8. Live it up - you'll be fine 

Best wishes!


----------



## lonewolf (Jun 12, 2012)

Teraflops you mentioned bank fees get rid of the bank join a credit union & make an appointment to see a financial advisor. Since your income is so high I kinda favour RRSP over TFSA even more so as you get closer to retirement. Your income is going to be so low when you retire compared to now so lower tax bracket. Though the government has a shortage of dollars & could increase taxes. I was reading a few days back & I think it was England that one time had a 99.25% income tax in their highest tax tier.


----------



## none (Jan 15, 2013)

Yeah, RRSPs are a no brainer for this one. What is with all the love for TFSAs? Yeash!


----------



## Just a Guy (Mar 27, 2012)

Better return, but much more work, may be to look into some real estate investments. The leverage would get you a better return, steady cash flow, relatively low risk if done correctly. However, it's definitely not a hands off investment.


----------



## Teraflops (Feb 10, 2016)

Hi again 

Yes, I am single and rent. I was inches away from selling my Ford Ranger and motocross bike but stepped back and realized that because it was paid for all I was paying was insurance and gas. I'm close to work so a tank lasts me weeks. I was going to bus it but for the cost of a bus pass, $130 I think now, I can pay for a spot near work to park my truck and have that luxury. I am a competent mechanic and am capable of any repair needed. I have never had to bring a vehicle to a garage to get raked over the coals.
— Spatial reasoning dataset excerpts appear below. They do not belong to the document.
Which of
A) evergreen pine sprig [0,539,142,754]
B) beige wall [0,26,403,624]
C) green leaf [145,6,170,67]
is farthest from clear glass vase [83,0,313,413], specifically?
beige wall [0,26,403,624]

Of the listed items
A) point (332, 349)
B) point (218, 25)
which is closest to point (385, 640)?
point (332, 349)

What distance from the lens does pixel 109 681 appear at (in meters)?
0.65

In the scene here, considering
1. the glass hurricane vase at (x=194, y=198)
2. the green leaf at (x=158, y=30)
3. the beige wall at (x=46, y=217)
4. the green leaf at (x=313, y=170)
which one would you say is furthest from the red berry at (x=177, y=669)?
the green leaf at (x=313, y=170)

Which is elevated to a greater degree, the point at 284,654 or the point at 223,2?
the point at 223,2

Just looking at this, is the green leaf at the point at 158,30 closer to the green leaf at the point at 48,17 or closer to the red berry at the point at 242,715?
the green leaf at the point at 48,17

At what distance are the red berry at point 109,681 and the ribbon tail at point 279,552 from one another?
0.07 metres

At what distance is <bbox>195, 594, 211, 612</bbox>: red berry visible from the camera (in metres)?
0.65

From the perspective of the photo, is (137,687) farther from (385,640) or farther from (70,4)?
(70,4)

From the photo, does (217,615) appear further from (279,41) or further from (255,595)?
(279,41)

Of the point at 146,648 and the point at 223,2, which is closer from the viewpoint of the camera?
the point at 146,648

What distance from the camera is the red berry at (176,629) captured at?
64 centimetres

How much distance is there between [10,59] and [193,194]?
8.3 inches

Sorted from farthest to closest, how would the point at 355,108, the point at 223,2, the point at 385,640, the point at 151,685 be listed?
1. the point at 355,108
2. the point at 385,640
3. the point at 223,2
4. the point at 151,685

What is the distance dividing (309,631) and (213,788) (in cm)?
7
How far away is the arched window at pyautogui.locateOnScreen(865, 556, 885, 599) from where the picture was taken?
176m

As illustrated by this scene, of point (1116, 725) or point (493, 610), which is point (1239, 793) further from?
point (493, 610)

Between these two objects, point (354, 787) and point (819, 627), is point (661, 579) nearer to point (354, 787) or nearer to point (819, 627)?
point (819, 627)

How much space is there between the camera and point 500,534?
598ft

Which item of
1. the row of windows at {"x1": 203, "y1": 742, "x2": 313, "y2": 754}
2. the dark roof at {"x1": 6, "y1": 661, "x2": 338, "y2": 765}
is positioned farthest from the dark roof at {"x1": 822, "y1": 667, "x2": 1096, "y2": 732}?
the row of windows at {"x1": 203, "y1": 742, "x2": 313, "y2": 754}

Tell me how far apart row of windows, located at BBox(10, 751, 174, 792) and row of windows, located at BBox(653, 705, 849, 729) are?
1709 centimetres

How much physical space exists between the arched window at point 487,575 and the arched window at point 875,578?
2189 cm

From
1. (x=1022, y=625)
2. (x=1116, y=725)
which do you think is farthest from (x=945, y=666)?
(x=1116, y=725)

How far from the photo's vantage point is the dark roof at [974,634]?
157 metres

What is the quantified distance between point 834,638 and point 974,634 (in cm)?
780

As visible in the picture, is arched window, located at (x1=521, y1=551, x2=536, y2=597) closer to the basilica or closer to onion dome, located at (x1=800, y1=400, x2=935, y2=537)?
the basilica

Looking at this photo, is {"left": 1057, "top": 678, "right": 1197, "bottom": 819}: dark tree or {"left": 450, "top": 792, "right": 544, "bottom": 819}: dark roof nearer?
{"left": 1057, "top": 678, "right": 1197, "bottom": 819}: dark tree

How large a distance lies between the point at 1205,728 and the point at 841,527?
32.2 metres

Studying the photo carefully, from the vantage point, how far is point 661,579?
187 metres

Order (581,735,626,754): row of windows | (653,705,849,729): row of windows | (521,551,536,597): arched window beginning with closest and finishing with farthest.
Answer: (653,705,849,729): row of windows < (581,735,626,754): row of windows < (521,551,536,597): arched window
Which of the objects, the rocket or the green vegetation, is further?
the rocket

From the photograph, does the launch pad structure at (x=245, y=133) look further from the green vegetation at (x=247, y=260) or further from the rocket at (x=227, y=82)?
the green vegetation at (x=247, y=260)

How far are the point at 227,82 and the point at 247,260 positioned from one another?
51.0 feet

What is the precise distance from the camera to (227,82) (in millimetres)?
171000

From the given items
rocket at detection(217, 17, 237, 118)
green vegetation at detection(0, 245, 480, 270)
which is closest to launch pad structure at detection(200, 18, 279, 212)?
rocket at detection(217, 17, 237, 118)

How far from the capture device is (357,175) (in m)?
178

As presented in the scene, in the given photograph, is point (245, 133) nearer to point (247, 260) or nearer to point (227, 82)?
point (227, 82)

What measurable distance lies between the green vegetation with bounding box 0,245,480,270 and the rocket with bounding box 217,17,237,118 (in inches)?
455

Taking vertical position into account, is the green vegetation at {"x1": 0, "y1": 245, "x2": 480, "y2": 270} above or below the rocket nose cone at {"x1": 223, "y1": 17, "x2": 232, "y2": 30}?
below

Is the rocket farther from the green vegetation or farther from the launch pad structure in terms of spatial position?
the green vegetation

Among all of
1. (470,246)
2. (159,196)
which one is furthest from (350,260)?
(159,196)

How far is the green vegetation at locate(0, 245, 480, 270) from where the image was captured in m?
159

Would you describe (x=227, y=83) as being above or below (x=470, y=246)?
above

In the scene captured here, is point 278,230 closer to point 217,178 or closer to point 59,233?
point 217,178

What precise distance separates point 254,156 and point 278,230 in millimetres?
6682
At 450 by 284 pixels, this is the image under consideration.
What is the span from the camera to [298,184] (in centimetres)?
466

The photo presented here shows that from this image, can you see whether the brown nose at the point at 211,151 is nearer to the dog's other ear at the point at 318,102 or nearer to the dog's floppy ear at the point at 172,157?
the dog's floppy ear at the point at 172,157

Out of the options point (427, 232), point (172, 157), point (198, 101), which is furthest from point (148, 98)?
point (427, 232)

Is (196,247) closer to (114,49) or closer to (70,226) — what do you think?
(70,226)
Example.. 2 months ago upper control arms were worn and also front wheel bearings were on their way out - $300 in parts and a saturday on my back and I was done. That kind of work in a garage would have pushed $1600 easily. Plus I have a motocross bike that I LOVE and I need the truck for that as well and its one thing that really matters to me.. it gets me out riding and exercising. It's worth it to me to keep the truck considering what I get from it. I live very simply and frugally as it is and the truck and bike are about the only thing there is that I could cut to save money and it's worth much more to me to keep them. My other expenses are things that I cant cut on.. rent/food/phone/truck insurance/gym etc. I dont buy clothes i dont absolutely need and when I do it's a pair of Levis from Walmart for $25 and even that's rare. I'm still paying off the rest of my massive student loan and that's $300 a month and will be that way for another few years. Then I can easily put away $1300 a month.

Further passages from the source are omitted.